Each state’s financial resources get spread continually thinner as CWD expands its footprint. Tennessee first found CWD in December 2018 in two counties. Soon after, it verified CWD in an adjacent county, and within a mile of two other adjacent counties. After expanding surveillance efforts in 2019-20, the Tennessee Wildlife Resources Agency verified CWD in five of six nearby “buffer counties.”

Eleven years after Virginia found its first case three miles from West Virginia, it has two CWD management areas. One covers four counties with a combined 86 cases; and the other covers seven counties with two total cases. Counties within 10 miles of a CWD case are included in a disease management area.

“Our CWD budget hasn’t been able to expand at the same rate as our CWD square-mileage,” Kirchgessner said. “We have to shift our priorities to the newer or ‘budding’ problem where the disease has not firmly established itself.”

Uncertain Future

Nick Pinizzotto, CEO/president of the National Deer Alliance, along with other NDA partners, sensed Congress might be more helpful during visits to Capitol Hill in 2019. The conservation groups didn’t get the appropriations they sought, but took some comfort in the $5 million allotted to the USGS, even though it was again split between public and private cervid interests.
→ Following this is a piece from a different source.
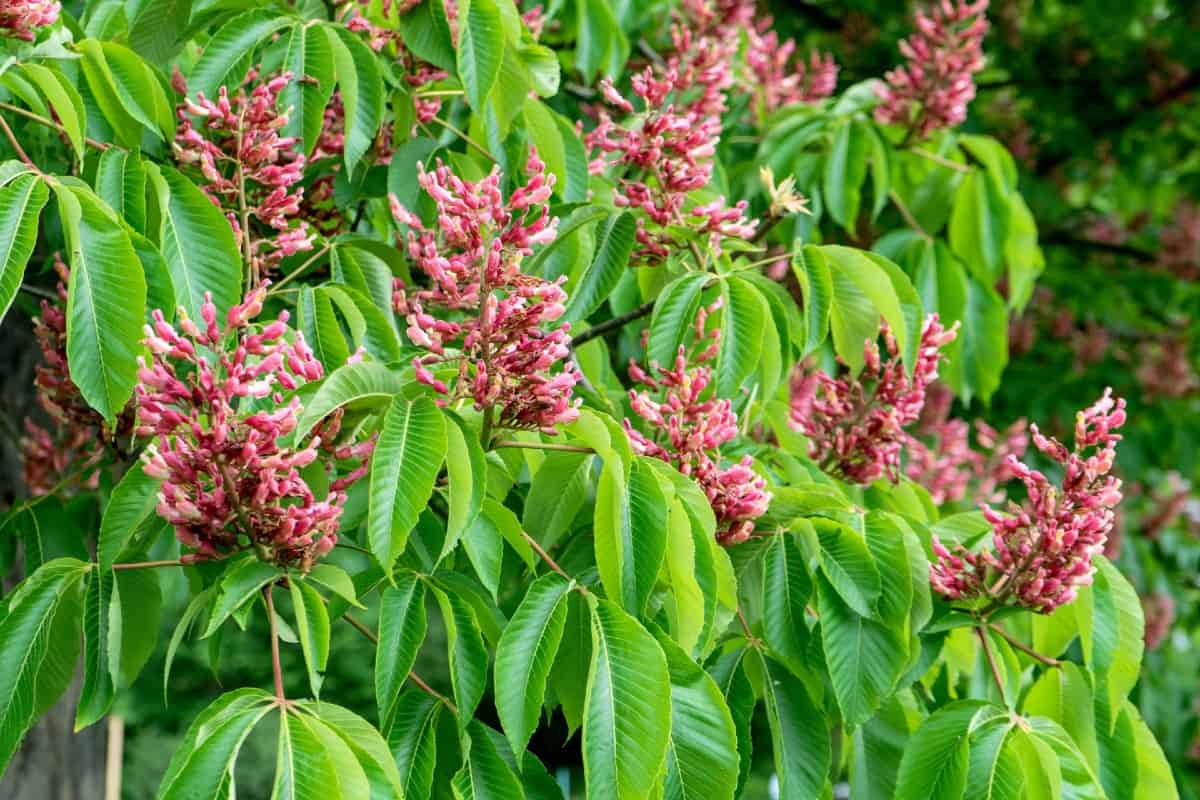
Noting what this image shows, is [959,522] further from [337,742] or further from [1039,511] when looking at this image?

But then COVID-19 arrived, killing whatever momentum the NDA helped generate a year ago. “It’s not like Congress was poised to fund everything we needed, but at least more people were understanding CWD is a real threat they can’t ignore,” Pinizzotto said.

Richards said CWD is also less mysterious in 2020 than it was in 2002, given what’s been learned the past 18 years. “We know what it looks like, how best to test for it, which tissues and body parts are most infective, how it moves great distances, and which human activities most advance it,” he said. “We can no longer say we have no answers. We know enough to change things for the better.”

Richards said science has identified deer-harvest strategies most likely to succeed. “We might not have perfect knowledge, but that’s true of nearly any disease known to man,” he said. “But we know which tools will most affect the disease, and we have science that supports their use. Unfortunately, some people don't find those tools acceptable.”


Richards sees no evidence that CWD is generating abundant funding for agencies and universities, but he said it clearly alters the careers of wildlife biologists across North America.

“You see people now nearing retirement who spent half of their career being railroaded by a disease they seldom thought about when they first went to work 30, 40 years ago,” Richards said. “And if you want to be a state-based resource professional today, you know CWD will likely be with you throughout your career.”